▶ [EXCERPT TO READ]
■ ■ ■
Revenues from the sale of goods are recorded gross and are recognized in the period in which the sale of goods held for sale or auction are completed, title to the property passes to the purchaser and the Company has fulfilled its obligations with respect to the transaction. These revenues are primarily the result of the Company acquiring title to merchandise with the intent of selling the items at auction or for augmenting liquidation sales. For liquidation contracts where we take title to retail goods, our net sales represent gross sales invoiced to customers, less certain related charges for discounts, returns, and other promotional allowances and are recorded net of sales or value added tax.

 

Revenues from sales-type leases are recorded as an asset at lease inception. The asset is recorded at the aggregate future minimum lease payments, estimated residual value of the leased equipment, and deferred incremental direct costs less unearned income. Income is recognized over the life of the lease to approximate a level rate of return on the net investment. During the year ended December 31, 2013, the terms of the lease agreement for four oil rigs that was included in leased equipment at December 31, 2012 was amended to, among other things, eliminate the right of the lessor to return the oil rigs to the Company. This amendment changed the classification of the lease from an operating lease to a sales-type lease and resulted in the Company recording revenues from the sale of the oil rigs of $9,280 and cost of goods sold of $7,447 during the year ended December 31, 2013.

 

Fees earned from real estate services and the origination of loans where the Company provides capital advisory services are recognized in the period earned, if the fee is fixed and determinable and collection is reasonably assured.

 

Revenues from the sale of goods in our UK retail stores segment are recognized as revenue upon the sale of product to retail customers through July 31, 2013. Our net sales represent gross sales invoiced to customers, less certain related charges for discounts, returns, and other promotional allowances and are recorded net of sales or value added tax. Allowances provided for these items are presented in the consolidated financial statements primarily as reductions to sales and cost of sales.
■ ■ ■
▶ [Questions about scenes in images]
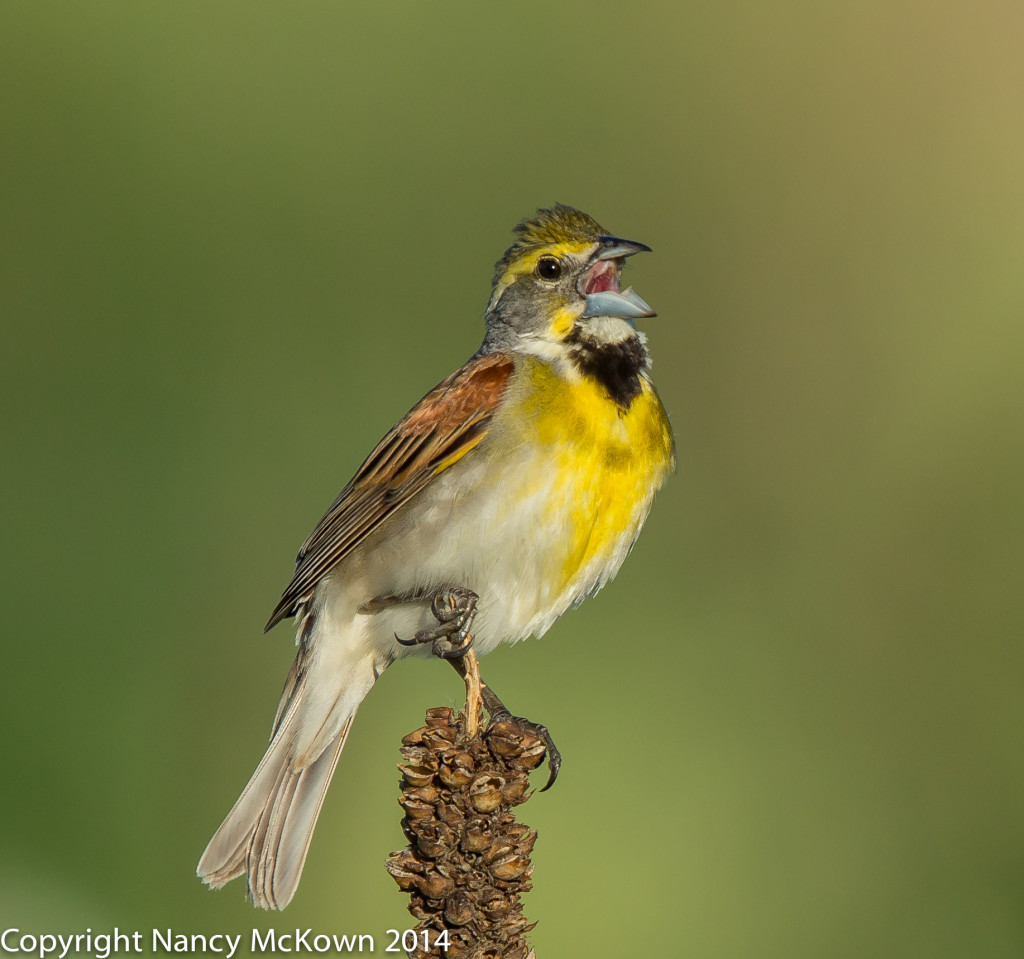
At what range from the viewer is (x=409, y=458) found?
13.7 feet

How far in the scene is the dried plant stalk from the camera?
275cm

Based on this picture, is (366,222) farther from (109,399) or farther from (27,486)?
(27,486)

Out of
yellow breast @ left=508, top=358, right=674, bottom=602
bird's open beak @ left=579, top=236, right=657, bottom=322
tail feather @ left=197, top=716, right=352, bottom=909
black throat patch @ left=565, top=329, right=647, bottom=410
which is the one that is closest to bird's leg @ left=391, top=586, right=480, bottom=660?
yellow breast @ left=508, top=358, right=674, bottom=602

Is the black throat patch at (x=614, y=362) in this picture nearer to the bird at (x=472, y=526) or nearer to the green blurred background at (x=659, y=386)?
the bird at (x=472, y=526)

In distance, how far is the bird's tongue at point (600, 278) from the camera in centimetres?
447

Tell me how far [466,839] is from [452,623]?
3.44 ft

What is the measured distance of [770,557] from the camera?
561 centimetres

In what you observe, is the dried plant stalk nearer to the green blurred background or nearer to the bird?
the bird

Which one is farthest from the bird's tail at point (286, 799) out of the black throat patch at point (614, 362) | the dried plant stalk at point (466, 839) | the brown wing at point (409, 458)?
the dried plant stalk at point (466, 839)

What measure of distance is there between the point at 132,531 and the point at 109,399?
63 centimetres

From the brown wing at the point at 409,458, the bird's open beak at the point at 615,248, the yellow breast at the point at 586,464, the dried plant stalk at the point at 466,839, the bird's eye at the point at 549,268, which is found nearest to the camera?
the dried plant stalk at the point at 466,839

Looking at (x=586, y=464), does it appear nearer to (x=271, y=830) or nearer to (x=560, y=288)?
(x=560, y=288)

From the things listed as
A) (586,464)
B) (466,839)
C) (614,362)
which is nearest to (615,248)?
(614,362)

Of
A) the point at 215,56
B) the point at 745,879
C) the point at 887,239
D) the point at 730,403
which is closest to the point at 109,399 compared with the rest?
the point at 215,56
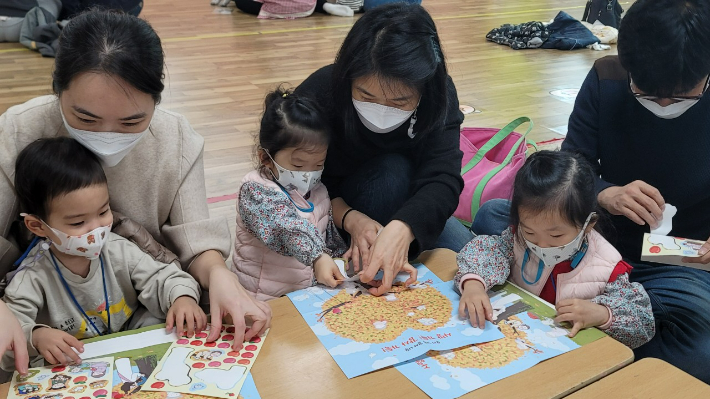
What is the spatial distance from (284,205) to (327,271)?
23 centimetres

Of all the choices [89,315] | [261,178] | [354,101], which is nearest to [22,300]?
[89,315]

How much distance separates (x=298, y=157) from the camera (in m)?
1.61

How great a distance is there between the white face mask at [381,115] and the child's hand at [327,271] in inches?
13.8

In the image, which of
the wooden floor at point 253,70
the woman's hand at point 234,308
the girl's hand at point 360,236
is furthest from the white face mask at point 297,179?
the wooden floor at point 253,70

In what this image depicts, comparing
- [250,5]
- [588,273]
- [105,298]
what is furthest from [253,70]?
[588,273]

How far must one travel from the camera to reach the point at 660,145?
1724 mm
■ ■ ■
▶ [EXERCISE SET]
A - Reproduce the stretch of the revenue recognition excerpt from "Fees earned from" through "cost of sales.".
B - Answer these questions using the revenue recognition excerpt:
(i) How many oil rigs were covered by the lease agreement that was amended during the year ended December 31, 2013?
(ii) What amount of revenues from the sale of the oil rigs did the Company record during the year ended December 31, 2013?
(iii) Through what date are sales in the UK retail stores segment recognized as revenue upon the sale of product to retail customers?

▶ [SOLUTIONS]
A -
Fees earned from real estate services and the origination of loans where the Company provides capital advisory services are recognized in the period earned, if the fee is fixed and determinable and collection is reasonably assured.

 

Revenues from the sale of goods in our UK retail stores segment are recognized as revenue upon the sale of product to retail customers through July 31, 2013. Our net sales represent gross sales invoiced to customers, less certain related charges for discounts, returns, and other promotional allowances and are recorded net of sales or value added tax. Allowances provided for these items are presented in the consolidated financial statements primarily as reductions to sales and cost of sales.

B -
(i) Four.
(ii) $9,280.
(iii) July 31, 2013.